Free public Wi-Fi access at places like Coffee Bean and Starbucks are convenient, but you may be putting your device at risk. Public wireless networks are generally designed for convenience but not security. They often do not require authentication to establish an internet connection, therefore creating opportunities for hackers to get easy access on unsecured devices within the same network. Instead of direct connections to the hotspot, users are sending their information to the hackers. Once hackers have sensitive information such as email and credit card details, they can abuse the data and carry out fraud transactions or money transfers.
In research conducted by the Cyber Security Research Institute, researchers placed a portable free Wi-Fi access point in London and within half an hour, 250 devices connected to it. The experiment results surprised researchers:
– Most devices connected automatically, the owners were unaware of the security risk
– A total of 32 MB of data was captured
– Unencrypted POP3 email content and passwords could be read.

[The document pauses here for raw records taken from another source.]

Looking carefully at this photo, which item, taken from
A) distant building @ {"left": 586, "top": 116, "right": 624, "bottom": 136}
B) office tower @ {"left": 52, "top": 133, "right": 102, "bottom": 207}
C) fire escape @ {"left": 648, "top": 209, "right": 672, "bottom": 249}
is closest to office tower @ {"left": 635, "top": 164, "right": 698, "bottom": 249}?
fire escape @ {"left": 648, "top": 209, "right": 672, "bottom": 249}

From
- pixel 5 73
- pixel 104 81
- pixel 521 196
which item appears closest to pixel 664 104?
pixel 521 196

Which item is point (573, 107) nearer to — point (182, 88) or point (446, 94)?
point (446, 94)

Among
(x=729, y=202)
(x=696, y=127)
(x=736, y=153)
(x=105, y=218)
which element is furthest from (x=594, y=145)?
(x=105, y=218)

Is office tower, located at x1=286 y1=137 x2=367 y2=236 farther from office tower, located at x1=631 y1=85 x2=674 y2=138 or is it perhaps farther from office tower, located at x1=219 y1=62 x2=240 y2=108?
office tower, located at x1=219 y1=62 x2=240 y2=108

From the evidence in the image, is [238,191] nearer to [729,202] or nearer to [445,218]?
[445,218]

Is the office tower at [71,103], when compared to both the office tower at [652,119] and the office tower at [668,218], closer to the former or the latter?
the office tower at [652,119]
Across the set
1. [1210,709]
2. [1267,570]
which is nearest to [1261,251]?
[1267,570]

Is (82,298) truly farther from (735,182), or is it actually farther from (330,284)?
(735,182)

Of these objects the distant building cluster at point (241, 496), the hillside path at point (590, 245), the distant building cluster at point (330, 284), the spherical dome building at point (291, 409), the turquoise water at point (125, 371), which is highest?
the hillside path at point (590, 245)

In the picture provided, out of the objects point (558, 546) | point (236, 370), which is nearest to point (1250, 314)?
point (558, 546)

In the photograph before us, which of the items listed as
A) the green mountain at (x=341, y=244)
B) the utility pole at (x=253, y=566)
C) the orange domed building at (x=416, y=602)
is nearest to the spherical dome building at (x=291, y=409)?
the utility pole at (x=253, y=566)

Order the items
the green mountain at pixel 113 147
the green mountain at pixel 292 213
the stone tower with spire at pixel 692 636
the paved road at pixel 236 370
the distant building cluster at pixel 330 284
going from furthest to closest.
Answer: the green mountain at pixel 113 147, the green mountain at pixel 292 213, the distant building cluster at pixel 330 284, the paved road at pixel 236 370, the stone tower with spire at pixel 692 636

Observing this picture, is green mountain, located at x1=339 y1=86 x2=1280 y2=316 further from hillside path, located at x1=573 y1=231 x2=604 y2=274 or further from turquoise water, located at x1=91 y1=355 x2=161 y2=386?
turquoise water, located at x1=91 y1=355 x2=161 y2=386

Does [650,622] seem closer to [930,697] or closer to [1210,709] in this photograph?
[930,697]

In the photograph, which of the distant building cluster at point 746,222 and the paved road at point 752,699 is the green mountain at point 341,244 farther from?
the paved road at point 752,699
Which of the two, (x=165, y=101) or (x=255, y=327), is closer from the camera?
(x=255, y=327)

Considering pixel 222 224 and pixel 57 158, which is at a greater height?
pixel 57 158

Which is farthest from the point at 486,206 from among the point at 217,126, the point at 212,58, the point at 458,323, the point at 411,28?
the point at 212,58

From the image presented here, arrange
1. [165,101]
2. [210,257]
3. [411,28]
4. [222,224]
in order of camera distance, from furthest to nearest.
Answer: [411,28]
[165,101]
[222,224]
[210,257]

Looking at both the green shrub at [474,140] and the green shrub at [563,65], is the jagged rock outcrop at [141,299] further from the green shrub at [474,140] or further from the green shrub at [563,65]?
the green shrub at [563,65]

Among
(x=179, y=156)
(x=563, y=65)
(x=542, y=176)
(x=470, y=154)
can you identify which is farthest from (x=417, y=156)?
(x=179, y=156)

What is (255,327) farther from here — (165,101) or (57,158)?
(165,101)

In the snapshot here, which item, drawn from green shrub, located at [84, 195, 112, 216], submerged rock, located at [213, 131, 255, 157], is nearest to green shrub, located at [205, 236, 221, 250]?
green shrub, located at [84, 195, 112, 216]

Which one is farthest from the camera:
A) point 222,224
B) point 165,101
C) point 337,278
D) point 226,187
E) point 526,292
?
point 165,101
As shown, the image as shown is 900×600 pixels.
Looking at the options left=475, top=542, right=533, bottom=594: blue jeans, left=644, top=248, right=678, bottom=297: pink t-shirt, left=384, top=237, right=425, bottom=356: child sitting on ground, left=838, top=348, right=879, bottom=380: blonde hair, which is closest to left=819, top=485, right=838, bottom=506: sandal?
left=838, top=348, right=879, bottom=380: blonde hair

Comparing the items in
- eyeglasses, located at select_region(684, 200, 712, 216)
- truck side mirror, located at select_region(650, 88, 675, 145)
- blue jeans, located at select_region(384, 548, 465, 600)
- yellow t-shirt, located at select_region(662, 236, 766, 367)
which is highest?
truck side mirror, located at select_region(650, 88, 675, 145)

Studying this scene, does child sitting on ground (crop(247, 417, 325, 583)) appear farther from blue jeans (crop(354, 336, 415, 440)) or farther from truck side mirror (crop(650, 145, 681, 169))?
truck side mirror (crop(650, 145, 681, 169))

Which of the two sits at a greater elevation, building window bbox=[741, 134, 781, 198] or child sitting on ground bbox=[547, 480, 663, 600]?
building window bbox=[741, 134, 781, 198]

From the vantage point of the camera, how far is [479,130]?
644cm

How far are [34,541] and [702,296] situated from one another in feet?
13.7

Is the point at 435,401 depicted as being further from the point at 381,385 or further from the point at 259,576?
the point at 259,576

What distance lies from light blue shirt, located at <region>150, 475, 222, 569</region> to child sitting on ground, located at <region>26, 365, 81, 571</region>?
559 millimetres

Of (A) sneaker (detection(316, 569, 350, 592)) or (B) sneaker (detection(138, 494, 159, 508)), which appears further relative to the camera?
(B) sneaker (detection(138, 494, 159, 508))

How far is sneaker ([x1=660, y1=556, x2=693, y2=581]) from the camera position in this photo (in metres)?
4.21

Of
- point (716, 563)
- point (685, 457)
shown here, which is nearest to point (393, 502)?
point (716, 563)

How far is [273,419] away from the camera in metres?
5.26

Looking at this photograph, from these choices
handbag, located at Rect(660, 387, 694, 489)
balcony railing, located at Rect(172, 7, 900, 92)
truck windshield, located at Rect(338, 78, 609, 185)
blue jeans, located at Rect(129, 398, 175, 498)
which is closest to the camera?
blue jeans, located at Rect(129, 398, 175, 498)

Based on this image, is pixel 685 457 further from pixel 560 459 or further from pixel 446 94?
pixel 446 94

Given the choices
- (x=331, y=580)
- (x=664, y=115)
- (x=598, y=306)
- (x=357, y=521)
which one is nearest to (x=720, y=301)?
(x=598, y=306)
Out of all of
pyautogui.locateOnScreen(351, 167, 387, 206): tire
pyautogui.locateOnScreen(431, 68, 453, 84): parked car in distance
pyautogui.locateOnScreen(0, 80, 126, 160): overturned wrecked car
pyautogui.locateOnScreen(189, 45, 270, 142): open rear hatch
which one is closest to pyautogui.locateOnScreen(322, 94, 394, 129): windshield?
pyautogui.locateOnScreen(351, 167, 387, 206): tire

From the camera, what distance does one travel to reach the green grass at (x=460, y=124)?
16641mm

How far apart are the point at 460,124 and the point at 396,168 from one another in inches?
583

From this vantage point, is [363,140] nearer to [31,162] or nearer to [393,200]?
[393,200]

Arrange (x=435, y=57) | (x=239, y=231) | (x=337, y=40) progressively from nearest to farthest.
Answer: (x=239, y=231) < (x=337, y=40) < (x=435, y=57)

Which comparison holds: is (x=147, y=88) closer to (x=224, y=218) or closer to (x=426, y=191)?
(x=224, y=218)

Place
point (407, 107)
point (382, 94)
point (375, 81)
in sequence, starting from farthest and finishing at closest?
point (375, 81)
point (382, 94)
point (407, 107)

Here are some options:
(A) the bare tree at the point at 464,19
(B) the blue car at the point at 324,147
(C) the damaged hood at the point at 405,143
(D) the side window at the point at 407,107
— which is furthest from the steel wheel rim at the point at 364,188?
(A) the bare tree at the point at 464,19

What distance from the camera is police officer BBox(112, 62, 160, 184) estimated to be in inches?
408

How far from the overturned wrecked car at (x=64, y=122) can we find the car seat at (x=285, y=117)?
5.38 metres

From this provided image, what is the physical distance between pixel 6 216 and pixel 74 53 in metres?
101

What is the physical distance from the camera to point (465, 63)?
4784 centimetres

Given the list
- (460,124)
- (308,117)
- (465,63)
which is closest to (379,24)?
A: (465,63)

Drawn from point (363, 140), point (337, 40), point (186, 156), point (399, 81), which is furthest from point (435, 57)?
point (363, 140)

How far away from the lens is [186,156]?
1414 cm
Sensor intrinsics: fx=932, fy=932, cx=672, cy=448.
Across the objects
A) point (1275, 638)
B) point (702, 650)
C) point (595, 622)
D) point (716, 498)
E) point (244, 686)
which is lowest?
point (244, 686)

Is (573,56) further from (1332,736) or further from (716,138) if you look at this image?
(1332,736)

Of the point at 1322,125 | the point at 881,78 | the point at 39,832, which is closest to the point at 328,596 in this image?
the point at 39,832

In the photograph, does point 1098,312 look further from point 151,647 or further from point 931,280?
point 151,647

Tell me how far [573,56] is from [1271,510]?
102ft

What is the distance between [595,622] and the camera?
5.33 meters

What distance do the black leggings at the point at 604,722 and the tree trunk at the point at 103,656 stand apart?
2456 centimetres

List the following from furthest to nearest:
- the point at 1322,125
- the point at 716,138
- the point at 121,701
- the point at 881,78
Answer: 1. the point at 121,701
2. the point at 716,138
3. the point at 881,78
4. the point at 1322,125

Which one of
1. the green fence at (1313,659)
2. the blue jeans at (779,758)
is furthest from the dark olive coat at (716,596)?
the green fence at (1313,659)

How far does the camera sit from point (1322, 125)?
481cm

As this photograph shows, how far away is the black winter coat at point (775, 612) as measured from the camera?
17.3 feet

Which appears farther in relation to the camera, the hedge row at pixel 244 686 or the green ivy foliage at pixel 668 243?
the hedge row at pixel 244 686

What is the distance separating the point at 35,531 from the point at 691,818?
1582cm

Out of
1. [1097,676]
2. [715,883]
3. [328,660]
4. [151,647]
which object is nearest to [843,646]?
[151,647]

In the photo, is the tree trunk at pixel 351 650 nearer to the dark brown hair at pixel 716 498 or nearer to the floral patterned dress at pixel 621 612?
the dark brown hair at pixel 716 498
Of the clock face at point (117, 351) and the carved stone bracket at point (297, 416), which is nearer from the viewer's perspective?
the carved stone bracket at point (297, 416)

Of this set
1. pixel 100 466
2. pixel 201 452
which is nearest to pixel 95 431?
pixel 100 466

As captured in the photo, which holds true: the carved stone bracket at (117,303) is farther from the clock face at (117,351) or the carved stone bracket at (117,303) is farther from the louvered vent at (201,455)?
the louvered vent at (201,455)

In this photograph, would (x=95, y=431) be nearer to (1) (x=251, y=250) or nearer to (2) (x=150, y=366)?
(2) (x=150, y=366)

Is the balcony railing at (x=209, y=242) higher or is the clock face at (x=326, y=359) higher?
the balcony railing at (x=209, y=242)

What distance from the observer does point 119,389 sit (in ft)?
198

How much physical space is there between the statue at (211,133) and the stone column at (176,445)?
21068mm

– Six users clicked the “agree” button to give up their firstborn child or a beloved pet for free Wi-Fi access. It shows that users often do not read the long legal terms and conditions.
Tips to stay protected:
1. Turn off sharing – Prevent hacker access and the opportunity to plant malware to a shared folder.
2. Do not automatically connect to open networks – Some hackers create fake networks like “Free WiFi” to lure you in, users are advised to validate the Wi-Fi network name with a venue employee before continuing with manual connection.
3. Be aware that public Wi-Fi is not secure – Only do online transactions with your secure home network.